Park in Santa Monica, California, United States

Douglas Park is a 10.7 acre park in Santa Monica, California. Formerly the site of an aircraft factory and movie studio lot, the park is named after Donald Douglas and hosts a number of facilities, including a bowling green and Los Angeles County's largest municipal pond.

==History==
Prior to construction, the site had been used as an aircraft factory for the Douglas Aircraft Company and a movie studio lot. However, the size of the surrounding trees limited the size of planes that could depart from the factory and made it difficult for pilots to take off from the factory, requiring some planes to be wheeled through the streets of Santa Monica. Thus, in 1927, the factory was relocated to Clover Field, now known as the Santa Monica Airport.

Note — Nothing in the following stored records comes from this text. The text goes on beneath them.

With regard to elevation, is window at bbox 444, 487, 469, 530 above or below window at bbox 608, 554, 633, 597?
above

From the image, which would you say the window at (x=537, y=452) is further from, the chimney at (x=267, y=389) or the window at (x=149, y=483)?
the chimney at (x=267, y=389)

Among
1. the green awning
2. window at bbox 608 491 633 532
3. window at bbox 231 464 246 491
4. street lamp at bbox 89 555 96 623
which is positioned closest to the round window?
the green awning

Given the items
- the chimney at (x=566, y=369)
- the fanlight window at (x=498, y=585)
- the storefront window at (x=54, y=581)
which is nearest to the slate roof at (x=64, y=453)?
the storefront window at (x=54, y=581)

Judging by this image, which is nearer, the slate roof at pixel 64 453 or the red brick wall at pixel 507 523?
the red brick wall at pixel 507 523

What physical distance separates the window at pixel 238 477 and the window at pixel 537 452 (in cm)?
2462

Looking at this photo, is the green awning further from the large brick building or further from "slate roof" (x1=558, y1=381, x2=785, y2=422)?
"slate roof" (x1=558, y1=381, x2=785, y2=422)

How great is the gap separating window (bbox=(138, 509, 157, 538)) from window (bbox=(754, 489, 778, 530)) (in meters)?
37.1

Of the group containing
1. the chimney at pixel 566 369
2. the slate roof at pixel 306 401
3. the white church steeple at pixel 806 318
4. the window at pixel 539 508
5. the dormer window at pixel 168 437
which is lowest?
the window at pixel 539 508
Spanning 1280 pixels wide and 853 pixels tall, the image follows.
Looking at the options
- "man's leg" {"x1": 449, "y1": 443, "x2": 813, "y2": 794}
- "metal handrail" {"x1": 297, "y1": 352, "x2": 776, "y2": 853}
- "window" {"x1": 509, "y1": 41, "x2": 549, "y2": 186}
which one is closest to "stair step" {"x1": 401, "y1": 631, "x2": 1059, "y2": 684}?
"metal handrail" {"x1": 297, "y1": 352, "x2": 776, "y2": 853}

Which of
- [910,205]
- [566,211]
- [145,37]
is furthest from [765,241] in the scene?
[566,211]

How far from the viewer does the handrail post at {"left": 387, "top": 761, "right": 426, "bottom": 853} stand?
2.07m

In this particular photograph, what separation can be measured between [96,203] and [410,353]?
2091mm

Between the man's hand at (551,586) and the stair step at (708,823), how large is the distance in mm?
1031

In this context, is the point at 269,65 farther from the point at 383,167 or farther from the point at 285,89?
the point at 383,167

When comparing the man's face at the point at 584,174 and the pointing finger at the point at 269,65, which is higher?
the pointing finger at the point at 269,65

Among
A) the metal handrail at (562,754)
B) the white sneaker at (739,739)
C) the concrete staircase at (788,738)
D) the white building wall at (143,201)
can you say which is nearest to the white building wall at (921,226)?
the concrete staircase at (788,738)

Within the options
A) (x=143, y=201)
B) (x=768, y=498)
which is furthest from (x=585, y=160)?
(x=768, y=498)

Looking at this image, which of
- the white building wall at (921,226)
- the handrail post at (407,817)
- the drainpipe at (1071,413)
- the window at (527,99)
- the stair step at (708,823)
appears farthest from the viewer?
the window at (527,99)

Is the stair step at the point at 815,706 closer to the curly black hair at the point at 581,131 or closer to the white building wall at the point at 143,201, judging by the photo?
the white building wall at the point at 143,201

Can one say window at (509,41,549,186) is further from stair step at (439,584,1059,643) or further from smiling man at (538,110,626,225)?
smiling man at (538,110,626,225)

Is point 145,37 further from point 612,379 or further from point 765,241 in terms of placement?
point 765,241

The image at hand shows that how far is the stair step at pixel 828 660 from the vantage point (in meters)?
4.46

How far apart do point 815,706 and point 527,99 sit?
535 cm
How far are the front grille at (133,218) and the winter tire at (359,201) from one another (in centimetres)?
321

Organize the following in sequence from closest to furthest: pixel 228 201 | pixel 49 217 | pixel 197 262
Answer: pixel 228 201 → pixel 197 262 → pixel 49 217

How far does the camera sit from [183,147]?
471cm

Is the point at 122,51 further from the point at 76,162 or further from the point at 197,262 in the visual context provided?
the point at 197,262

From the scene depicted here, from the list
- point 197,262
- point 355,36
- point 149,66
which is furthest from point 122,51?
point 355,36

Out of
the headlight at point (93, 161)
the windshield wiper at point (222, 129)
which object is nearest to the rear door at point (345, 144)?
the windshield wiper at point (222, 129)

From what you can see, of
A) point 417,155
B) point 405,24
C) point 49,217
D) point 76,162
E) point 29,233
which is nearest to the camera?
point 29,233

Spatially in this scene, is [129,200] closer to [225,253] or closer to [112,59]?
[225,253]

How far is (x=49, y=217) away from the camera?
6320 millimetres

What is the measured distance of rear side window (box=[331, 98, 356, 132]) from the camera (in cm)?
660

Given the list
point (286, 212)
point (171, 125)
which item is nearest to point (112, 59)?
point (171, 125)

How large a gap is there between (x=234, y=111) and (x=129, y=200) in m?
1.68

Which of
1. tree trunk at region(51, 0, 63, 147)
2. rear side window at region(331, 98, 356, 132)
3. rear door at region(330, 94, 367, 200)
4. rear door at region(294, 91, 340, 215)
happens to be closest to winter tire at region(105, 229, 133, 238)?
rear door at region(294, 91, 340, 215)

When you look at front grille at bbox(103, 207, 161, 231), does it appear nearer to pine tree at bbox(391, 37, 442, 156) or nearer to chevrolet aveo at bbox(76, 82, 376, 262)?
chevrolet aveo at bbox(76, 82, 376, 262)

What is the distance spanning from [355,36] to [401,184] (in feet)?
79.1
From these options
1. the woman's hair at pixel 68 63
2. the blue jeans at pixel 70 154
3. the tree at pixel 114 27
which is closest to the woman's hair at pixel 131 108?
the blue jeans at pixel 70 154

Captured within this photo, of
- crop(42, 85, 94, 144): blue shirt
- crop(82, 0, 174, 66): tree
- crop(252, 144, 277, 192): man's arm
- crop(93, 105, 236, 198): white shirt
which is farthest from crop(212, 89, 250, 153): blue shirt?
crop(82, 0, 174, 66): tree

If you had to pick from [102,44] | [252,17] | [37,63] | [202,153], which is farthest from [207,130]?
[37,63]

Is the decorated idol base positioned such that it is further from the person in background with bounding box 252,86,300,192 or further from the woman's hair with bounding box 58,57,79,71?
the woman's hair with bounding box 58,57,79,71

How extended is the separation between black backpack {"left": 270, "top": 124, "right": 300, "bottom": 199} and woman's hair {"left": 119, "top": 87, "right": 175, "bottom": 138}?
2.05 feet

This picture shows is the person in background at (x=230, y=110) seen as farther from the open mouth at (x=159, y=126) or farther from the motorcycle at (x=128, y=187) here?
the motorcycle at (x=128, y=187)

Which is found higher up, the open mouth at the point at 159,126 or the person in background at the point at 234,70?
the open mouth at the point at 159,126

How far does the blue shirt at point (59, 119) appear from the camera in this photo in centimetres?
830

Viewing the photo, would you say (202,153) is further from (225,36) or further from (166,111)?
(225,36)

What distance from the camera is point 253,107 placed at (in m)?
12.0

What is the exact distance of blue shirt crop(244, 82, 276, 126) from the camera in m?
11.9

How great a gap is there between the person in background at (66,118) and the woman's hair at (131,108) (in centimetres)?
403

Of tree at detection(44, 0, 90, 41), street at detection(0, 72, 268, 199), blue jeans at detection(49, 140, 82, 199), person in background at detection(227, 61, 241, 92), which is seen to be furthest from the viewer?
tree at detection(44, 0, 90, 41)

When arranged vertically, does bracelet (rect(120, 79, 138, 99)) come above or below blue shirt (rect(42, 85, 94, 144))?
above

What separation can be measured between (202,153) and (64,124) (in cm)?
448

Following the closure of the factory, Santa Monica elected to transform the land into a park. Ed Howard was selected as the architect. Construction on the park began in 1931 and was completed in 1933. The park was originally named Padre Park before being renamed to acknowledge Donald Douglas, the founder of the Douglas Aircraft Company.

==Facilities==
The park hosts a number of facilities including two tennis courts, picnic tables, a playground, a clubhouse, three reflecting pools, and a lawn bowling green. The park's bowling greens are particularly popular and host the Santa Monica Bowls Club. The park's man-made waterscape is also the largest municipal pond in Los Angeles County and hosts a variety of ducks, turtles, and fish.